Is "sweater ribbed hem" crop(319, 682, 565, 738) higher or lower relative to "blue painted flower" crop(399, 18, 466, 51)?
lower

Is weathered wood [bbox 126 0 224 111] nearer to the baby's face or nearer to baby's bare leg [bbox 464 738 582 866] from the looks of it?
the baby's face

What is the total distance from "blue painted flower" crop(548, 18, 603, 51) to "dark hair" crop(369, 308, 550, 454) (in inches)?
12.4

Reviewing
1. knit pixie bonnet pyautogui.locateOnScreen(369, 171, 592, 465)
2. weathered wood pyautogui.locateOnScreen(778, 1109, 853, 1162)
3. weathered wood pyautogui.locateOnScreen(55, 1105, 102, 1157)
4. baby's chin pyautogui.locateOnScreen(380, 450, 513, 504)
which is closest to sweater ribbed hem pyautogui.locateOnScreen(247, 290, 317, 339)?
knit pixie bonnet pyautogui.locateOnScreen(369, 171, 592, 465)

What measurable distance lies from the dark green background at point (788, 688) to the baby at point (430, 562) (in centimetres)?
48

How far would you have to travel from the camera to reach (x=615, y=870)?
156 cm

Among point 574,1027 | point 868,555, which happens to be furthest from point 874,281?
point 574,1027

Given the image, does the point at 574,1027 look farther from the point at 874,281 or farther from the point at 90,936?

^^^^^^^^

Given task: Could you turn the lines above into a numbered list, leaving out the blank ones?

Output of the exercise:
1. Is "sweater ribbed hem" crop(319, 682, 565, 738) higher or lower relative to "blue painted flower" crop(399, 18, 466, 51)?
2. lower
3. Is weathered wood [bbox 126 0 224 111] nearer to the baby's face or nearer to baby's bare leg [bbox 464 738 582 866] from the looks of it?
4. the baby's face
5. What is the total distance from "blue painted flower" crop(548, 18, 603, 51) to "dark hair" crop(369, 308, 550, 454) (in inches)?
6. 12.4
7. Reviewing
8. 1. knit pixie bonnet pyautogui.locateOnScreen(369, 171, 592, 465)
9. 2. weathered wood pyautogui.locateOnScreen(778, 1109, 853, 1162)
10. 3. weathered wood pyautogui.locateOnScreen(55, 1105, 102, 1157)
11. 4. baby's chin pyautogui.locateOnScreen(380, 450, 513, 504)
12. which is closest to sweater ribbed hem pyautogui.locateOnScreen(247, 290, 317, 339)?
13. knit pixie bonnet pyautogui.locateOnScreen(369, 171, 592, 465)
14. What measurable distance lies from the dark green background at point (788, 688) to the baby at point (430, 562) (in centimetres)?
15. 48
16. How far would you have to travel from the camera to reach (x=615, y=870)?
17. 156 cm
18. Among point 574,1027 | point 868,555, which happens to be furthest from point 874,281?
19. point 574,1027
20. Given the image, does the point at 574,1027 look farther from the point at 874,281 or farther from the point at 90,936?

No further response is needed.